Betabloqueadores. Embora os betabloqueadores já tenham sido contraindicados para pacientes com insuficiência cardíaca secundária à disfunção sistólica, múltiplos estudos demonstraram que esses fármacos exercem efeitos notáveis sobre muitos aspectos da insuficiência cardíaca, em todos os seus estágios. A ação primária desses agentes consiste em contrapor os efeitos prejudiciais da atividade aumentada do sistema nervoso simpático sobre a insuficiência cardíaca. Os betabloqueadores aumentam a sobrevida e melhoram a fração de ejeção e a qualidade de vida. Esses agentes também diminuem a morbidade, hospitalizações, morte súbita e efeitos mal-adaptativos do remodelamento.127,128 Estudos de longa duração, placebo-controlados, demonstraram a melhora da função sistólica e a reversão do remodelamento após 3 a 4 meses de tratamento com betabloqueadores.129-130 Uma análise revelou que até mesmo o mais doente dos pacientes com insuficiência cardíaca foi capaz de tolerar a terapia à base de betabloqueadores, e que esta resultou em queda da mortalidade e das hospitalizações dentro de 14 a 21 dias após o início da terapia.131 Os médicos clínicos devem ter extrema cautela, todavia, no que se refere a iniciar a administração de betabloqueadores a pacientes com doença reativa das vias aéreas significativa, pacientes diabéticos que apresentam episódios frequentes de hipoglicemia e em pacientes com bradiarritmias ou bloqueio cardíaco sem marca-passo implantado.

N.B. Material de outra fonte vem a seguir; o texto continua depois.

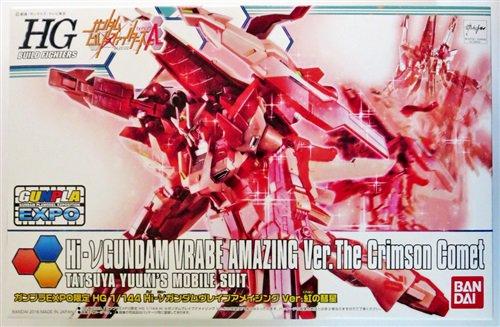 【らしんばん金沢店/入荷情報】『HGBF ガンダムビルドファイターズA RX-93-ν2V  Hi-νガンダムヴレイブア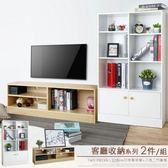 Homelike 萌多電視櫃視聽兩件組-楓木色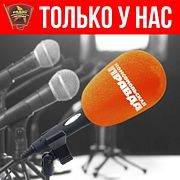 Интервью с Ильей Лагутенко
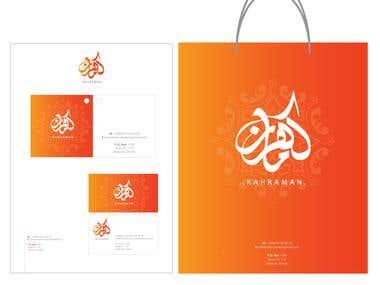 Identity / Arabic logo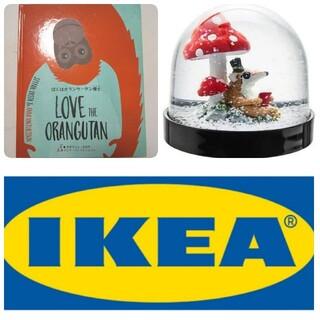 イケア(IKEA)の【2個】イケア 1、絵本 知育 オラウータン博士 2、スノードーム(絵本/児童書)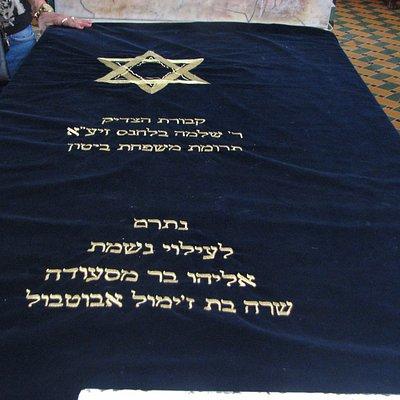 Tomb of Rabbi Shlomo Bel Hensh - at the tomb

As diretrizes recomendam o uso apenas de betabloqueadores que comprovadamente melhoraram as taxas de morbidade e mortalidade em estudos randomizados: carvedilol, bisoprolol, nebivolol e succinato de metoprolol. A administração de betabloqueadores deve ser iniciada com a menor dose possível e aumentada lentamente a intervalos de 2 a 4 semanas. Os pacientes devem ser monitorados de perto quanto à piora dos sintomas ou retenção hídrica, que, às vezes, ocorre no início da terapia com esses agentes. Se os pacientes apresentarem exacerbação durante o início do curso de betabloqueadores, a terapia diurética pode ser intensificada e a elevação da dose do betabloqueador pode ser feita ainda mais lentamente.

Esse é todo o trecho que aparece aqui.